Exercise: If a line of the records contains the word "scientific", list it.
** Opening Input data block **
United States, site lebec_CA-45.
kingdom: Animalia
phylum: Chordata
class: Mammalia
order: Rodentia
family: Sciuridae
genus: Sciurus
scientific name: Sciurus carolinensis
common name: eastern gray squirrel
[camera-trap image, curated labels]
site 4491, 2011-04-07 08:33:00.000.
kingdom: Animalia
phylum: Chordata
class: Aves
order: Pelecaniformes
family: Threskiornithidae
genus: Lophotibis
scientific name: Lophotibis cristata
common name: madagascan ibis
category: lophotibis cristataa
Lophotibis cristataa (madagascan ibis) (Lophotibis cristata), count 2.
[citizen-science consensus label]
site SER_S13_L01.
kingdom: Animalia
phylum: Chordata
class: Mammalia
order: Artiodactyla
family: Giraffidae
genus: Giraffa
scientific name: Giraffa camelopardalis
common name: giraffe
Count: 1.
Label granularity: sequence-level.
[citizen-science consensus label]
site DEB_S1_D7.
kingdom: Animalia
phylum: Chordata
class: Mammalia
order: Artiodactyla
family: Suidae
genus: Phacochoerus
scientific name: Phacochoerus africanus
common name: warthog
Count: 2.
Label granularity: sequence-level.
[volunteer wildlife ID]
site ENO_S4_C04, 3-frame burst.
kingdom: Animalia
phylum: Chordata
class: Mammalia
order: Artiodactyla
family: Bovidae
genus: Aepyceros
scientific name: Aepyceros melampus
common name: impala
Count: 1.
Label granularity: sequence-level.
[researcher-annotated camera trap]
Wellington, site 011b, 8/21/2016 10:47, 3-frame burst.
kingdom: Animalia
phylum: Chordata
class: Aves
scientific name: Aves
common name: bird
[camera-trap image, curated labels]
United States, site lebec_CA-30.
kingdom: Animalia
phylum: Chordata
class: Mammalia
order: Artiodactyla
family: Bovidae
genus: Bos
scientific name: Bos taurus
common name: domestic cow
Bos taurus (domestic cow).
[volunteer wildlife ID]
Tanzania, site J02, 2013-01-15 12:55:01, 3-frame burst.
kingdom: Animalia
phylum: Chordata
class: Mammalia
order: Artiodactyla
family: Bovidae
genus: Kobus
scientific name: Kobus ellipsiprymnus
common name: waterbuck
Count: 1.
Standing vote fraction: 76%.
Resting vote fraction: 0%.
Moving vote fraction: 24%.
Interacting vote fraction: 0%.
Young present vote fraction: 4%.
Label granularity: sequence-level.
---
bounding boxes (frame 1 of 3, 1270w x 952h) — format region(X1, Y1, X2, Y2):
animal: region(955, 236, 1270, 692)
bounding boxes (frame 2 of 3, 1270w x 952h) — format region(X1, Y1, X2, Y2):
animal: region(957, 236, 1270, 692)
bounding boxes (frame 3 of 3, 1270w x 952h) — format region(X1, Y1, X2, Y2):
** Closing Input data block **
Written answer:
scientific name: Sciurus carolinensis
scientific name: Lophotibis cristata
scientific name: Giraffa camelopardalis
scientific name: Phacochoerus africanus
scientific name: Aepyceros melampus
scientific name: Aves
scientific name: Bos taurus
scientific name: Kobus ellipsiprymnus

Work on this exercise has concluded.